#### [Texto elegido]
:::

Era joven entonces, como lo sigo siendo ahora, pues había comenzado mi cincuentena, y tocaba alquilarse al mejor postor en esa modalidad de trabajo en autónomo que todo el mundo, hasta el diccionario, conoce por free lance. Ello implica pequeños contratos de algunas semanas o meses en diferentes empresas por las que he ido pasando este último casi decenio, lo que me ha permitido vivir de primera mano diferentes ambientes y situaciones.

Uno de los problemas que me echo al coleto es el del acceso al puesto de trabajo y la composición del mismo. No voy a entrar en detalles, pero es por lo general lamentable y por ello solo voy a contar, por agradecimiento, el mejor de todos que tuvo lugar en el centro informático de Tres Cantos de Bankinter. Me presenté al control de accesos un lunes a las ocho de la mañana y con solo mostrar mi carnet de identidad, una persona me acompañó a mi puesto de trabajo, me enseñó diferentes zonas interesantes de la empresa como la cafetería y los servicios y se quedó a mi lado los diez minutos escasos que fueron suficientes para encender el PC y comprobar con no poca sorpresa y mucha admiración que estaba operativo y que mi usuario de red, de mainframe, mi correo electrónico y en general todo lo que iba a necesitar para desempeñar mi trabajo estaba dispuesto y operativo. En otros sitios y por circunstancias de lo más peregrino  he llegado a necesitar casi una semana para poder empezar a desempeñar mínimamente las  funciones para las que se me ha contratado.

:::

#### [Datos aportados]

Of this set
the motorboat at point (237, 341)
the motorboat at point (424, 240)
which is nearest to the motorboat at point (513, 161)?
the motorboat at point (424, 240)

:::

Saca el texto elegido entero, palabra por palabra, sin cambiar nada.

Era joven entonces, como lo sigo siendo ahora, pues había comenzado mi cincuentena, y tocaba alquilarse al mejor postor en esa modalidad de trabajo en autónomo que todo el mundo, hasta el diccionario, conoce por free lance. Ello implica pequeños contratos de algunas semanas o meses en diferentes empresas por las que he ido pasando este último casi decenio, lo que me ha permitido vivir de primera mano diferentes ambientes y situaciones.

Uno de los problemas que me echo al coleto es el del acceso al puesto de trabajo y la composición del mismo. No voy a entrar en detalles, pero es por lo general lamentable y por ello solo voy a contar, por agradecimiento, el mejor de todos que tuvo lugar en el centro informático de Tres Cantos de Bankinter. Me presenté al control de accesos un lunes a las ocho de la mañana y con solo mostrar mi carnet de identidad, una persona me acompañó a mi puesto de trabajo, me enseñó diferentes zonas interesantes de la empresa como la cafetería y los servicios y se quedó a mi lado los diez minutos escasos que fueron suficientes para encender el PC y comprobar con no poca sorpresa y mucha admiración que estaba operativo y que mi usuario de red, de mainframe, mi correo electrónico y en general todo lo que iba a necesitar para desempeñar mi trabajo estaba dispuesto y operativo. En otros sitios y por circunstancias de lo más peregrino  he llegado a necesitar casi una semana para poder empezar a desempeñar mínimamente las  funciones para las que se me ha contratado.